### Given instruction
Filter the data below and copy out each line that contains the string "space". Case counts.

### Records of scene-based questions
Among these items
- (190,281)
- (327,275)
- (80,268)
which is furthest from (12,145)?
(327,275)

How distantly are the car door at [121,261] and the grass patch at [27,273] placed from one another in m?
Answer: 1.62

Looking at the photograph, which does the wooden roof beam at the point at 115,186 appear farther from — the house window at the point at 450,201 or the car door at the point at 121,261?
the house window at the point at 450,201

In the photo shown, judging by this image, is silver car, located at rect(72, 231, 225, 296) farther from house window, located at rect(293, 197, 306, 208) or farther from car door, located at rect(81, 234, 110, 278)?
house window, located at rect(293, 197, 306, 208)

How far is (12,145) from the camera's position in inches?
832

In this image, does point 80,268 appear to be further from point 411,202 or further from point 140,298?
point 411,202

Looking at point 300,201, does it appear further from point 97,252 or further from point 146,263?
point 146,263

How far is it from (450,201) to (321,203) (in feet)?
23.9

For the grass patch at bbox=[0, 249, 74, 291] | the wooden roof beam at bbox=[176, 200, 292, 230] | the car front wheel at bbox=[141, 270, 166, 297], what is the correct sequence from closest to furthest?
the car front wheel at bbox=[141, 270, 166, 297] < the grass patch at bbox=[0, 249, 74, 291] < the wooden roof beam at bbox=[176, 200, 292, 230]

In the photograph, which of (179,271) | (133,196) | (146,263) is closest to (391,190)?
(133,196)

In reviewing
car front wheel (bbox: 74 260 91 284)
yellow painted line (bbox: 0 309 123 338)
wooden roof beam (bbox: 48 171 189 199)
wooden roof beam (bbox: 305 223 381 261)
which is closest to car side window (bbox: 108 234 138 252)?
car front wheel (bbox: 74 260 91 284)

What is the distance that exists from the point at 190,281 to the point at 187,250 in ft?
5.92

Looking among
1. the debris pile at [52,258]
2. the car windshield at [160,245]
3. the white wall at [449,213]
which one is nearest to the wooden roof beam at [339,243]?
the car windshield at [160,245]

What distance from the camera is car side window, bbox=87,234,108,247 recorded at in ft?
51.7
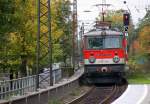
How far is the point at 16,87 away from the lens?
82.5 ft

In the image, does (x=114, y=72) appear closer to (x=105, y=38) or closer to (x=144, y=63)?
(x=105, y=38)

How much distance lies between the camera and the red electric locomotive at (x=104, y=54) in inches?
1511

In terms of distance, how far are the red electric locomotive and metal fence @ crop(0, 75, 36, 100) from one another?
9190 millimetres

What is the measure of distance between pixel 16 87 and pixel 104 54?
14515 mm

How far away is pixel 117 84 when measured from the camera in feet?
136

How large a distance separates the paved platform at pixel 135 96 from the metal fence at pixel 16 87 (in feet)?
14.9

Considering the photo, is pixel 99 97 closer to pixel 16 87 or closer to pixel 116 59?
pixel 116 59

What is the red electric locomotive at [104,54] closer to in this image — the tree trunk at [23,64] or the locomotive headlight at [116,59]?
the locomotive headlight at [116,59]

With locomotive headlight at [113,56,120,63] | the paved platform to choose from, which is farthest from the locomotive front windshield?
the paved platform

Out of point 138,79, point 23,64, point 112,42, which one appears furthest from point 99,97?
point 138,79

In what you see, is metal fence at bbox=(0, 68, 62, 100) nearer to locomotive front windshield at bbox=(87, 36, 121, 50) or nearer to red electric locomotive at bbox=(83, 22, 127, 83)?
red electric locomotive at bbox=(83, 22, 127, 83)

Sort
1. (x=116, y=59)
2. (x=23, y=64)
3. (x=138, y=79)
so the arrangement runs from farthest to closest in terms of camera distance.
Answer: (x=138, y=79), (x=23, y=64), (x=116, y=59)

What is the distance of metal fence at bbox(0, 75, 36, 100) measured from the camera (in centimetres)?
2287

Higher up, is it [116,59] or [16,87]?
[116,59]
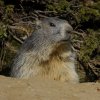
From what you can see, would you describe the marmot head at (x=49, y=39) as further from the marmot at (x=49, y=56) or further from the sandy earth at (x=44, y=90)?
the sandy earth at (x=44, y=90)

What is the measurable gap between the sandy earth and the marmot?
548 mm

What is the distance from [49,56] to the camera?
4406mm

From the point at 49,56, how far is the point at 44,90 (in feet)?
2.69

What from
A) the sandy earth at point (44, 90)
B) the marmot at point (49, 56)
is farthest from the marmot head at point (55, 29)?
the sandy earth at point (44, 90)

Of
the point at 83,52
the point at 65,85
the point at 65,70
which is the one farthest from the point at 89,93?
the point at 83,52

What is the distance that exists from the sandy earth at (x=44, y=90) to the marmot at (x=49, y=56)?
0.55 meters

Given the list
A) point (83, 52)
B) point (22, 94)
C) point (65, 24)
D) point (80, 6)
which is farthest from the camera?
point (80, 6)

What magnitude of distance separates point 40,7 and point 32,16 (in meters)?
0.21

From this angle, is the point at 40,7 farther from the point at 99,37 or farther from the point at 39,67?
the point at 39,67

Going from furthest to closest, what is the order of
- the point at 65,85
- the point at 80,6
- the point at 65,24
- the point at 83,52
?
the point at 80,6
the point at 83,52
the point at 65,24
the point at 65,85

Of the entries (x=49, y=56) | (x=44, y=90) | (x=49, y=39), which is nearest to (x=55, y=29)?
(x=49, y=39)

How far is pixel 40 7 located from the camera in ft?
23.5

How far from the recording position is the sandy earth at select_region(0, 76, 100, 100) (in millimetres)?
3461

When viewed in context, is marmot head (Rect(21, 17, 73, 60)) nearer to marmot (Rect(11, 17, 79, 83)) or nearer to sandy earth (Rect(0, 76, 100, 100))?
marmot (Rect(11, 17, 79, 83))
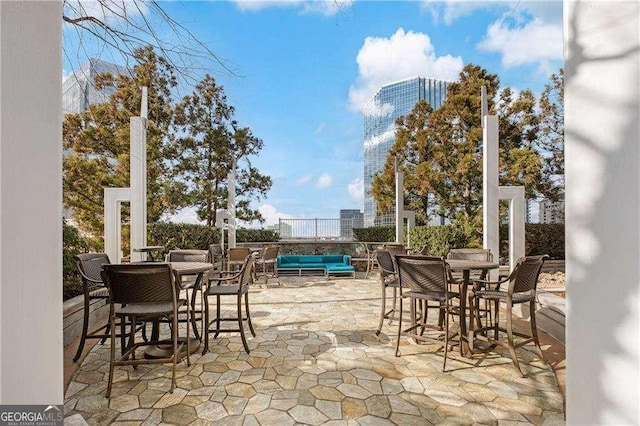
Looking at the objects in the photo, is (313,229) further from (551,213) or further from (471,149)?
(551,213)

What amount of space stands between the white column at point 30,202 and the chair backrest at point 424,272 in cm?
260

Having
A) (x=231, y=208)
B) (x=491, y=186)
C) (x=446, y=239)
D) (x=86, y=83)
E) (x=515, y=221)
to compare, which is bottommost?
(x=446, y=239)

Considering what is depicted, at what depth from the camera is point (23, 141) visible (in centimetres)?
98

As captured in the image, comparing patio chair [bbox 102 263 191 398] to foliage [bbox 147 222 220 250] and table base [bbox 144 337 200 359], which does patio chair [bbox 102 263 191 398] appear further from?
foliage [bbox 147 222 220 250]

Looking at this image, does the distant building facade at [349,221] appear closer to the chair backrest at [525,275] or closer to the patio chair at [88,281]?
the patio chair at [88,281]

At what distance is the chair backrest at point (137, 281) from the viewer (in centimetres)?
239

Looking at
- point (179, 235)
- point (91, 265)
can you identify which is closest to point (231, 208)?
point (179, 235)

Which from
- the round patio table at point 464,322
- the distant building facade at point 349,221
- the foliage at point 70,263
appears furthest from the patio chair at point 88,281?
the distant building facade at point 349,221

--

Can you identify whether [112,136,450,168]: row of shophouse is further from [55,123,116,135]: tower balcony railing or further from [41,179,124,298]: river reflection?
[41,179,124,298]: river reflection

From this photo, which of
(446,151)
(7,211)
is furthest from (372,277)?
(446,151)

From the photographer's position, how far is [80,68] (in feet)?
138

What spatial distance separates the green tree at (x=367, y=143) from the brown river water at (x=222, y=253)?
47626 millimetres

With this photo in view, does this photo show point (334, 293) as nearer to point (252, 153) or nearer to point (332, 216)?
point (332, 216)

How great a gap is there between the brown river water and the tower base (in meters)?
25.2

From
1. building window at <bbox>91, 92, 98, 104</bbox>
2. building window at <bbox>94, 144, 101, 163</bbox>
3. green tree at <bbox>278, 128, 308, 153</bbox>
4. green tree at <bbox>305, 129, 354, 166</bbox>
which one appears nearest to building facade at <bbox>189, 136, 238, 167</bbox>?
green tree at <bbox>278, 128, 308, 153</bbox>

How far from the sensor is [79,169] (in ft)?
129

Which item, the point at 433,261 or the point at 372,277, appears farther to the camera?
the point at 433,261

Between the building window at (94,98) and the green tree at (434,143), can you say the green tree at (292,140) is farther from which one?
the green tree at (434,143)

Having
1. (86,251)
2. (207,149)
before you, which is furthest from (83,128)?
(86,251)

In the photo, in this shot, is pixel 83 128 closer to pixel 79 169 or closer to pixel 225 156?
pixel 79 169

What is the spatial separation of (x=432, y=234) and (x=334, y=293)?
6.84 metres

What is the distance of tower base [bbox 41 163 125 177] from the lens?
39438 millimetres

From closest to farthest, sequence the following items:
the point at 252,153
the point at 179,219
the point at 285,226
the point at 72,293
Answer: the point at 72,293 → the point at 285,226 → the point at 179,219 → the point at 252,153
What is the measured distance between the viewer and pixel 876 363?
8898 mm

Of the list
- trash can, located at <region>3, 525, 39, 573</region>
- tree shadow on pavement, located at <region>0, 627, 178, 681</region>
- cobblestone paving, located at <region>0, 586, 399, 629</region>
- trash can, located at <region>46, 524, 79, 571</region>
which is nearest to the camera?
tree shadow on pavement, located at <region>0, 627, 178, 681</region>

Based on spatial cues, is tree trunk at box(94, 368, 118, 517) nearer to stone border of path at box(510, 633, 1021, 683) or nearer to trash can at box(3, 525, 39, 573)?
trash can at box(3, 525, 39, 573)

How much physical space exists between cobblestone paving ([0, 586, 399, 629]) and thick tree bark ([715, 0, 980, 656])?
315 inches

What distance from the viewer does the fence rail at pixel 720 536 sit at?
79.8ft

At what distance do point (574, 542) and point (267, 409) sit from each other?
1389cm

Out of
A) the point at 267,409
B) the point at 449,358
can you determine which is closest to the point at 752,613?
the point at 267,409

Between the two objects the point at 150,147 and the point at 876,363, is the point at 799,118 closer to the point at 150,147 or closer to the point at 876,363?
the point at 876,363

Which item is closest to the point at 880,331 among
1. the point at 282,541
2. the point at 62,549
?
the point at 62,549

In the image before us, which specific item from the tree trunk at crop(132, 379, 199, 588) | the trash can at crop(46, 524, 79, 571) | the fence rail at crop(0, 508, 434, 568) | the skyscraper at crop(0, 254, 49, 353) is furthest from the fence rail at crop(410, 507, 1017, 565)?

### Output for this exercise
What amount of space stands between the white column at point 30,202 and the chair backrest at point 424,272 in cm?
How much physical space exists between cobblestone paving ([0, 586, 399, 629]) and thick tree bark ([715, 0, 980, 656])?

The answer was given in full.